* begin DATA *
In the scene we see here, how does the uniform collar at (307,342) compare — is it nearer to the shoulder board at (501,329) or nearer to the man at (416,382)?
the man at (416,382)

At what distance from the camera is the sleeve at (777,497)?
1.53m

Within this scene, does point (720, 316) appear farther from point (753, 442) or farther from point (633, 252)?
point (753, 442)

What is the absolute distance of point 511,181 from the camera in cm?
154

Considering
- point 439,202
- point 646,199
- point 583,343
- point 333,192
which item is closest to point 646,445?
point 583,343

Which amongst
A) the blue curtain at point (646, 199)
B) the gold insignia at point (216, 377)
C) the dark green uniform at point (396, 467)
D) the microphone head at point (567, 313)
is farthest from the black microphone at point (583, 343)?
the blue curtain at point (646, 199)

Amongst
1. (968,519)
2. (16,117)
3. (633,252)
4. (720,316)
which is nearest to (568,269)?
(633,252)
* end DATA *
Reproduce all of the material above, word for word.

In the scene we see here, how does the uniform collar at (307,342) compare — is it nearer to the shoulder board at (501,329) or nearer to the man at (416,382)?
the man at (416,382)

At what distance from the camera is the sleeve at (777,497)?
1.53m

Within this scene, does point (720, 316) appear farther from point (753, 442) or farther from point (633, 252)?
point (753, 442)

What is the absolute distance of point 511,181 from the camera in cm?
154

Considering
- point 439,202
- point 646,199
- point 583,343
- point 333,192
which item is closest to point 646,445?
point 583,343

Which amongst
A) the blue curtain at point (646, 199)
B) the gold insignia at point (216, 377)
C) the dark green uniform at point (396, 467)
D) the microphone head at point (567, 313)
is farthest from the black microphone at point (583, 343)?
the blue curtain at point (646, 199)

Amongst
1. (968,519)
2. (16,117)
3. (633,252)
4. (720,316)
which is nearest to (568,269)?
(633,252)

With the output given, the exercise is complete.